Le désastre du «No limit»

Le slogan «No limit» est d’une grande simplicité: il doit n’exister ni barrière, ni contrainte, ni limitation d’aucune sorte à ce qu’ont envie de dire ou de faire chaque individu, chaque communauté, chaque société. Il s’agit de la théorie du «tout est possible-tout est permis».

Assez naturellement, les concepteurs de cette idéologie sont pris à leur propre piège. En effet, déclarer la guerre à ceux qui proposent des limites consiste, ni plus ni moins, à réduire ou interdire que ces derniers pensent ou agissent librement.
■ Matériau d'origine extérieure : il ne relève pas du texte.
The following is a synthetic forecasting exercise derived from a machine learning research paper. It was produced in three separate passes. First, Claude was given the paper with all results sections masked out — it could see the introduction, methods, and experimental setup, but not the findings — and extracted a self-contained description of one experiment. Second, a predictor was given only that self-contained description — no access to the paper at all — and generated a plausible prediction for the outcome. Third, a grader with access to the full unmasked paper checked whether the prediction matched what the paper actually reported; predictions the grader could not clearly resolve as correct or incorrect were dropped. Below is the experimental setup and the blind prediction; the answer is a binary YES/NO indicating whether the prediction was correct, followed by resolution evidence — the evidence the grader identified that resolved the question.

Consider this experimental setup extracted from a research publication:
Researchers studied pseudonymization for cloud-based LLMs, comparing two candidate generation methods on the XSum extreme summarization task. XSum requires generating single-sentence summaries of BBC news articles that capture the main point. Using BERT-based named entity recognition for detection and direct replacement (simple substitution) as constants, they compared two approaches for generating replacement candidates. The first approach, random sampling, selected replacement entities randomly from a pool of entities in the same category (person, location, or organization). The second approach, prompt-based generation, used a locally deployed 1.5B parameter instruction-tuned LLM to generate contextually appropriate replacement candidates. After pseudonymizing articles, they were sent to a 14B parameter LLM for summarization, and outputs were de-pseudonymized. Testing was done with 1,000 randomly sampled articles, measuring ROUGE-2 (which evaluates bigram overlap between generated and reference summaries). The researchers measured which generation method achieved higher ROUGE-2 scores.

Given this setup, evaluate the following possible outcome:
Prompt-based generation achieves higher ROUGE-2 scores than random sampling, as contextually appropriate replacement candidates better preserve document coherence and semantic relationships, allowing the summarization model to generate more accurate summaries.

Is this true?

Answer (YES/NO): YES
Ainsi, une minorité agissante entend imposer à tous des limites au nom du «No limit». Cela aboutit mécaniquement à la dictature du politiquement correct.

Or, en réalité, les individus et les sociétés ne peuvent s’épanouir qu’à l’intérieur de limites admises par chacun et par tous. Refuser toute limite conduit à la catastrophe. L’idéologie donc du «No limit» cloisonne, réduit, emprisonne. Elle est mortifère. Ce qui devrait nous guider, c’est la responsabilité selon les lois qui régissent le Burkina. Et «nul n’est sensé ignoré la loi»!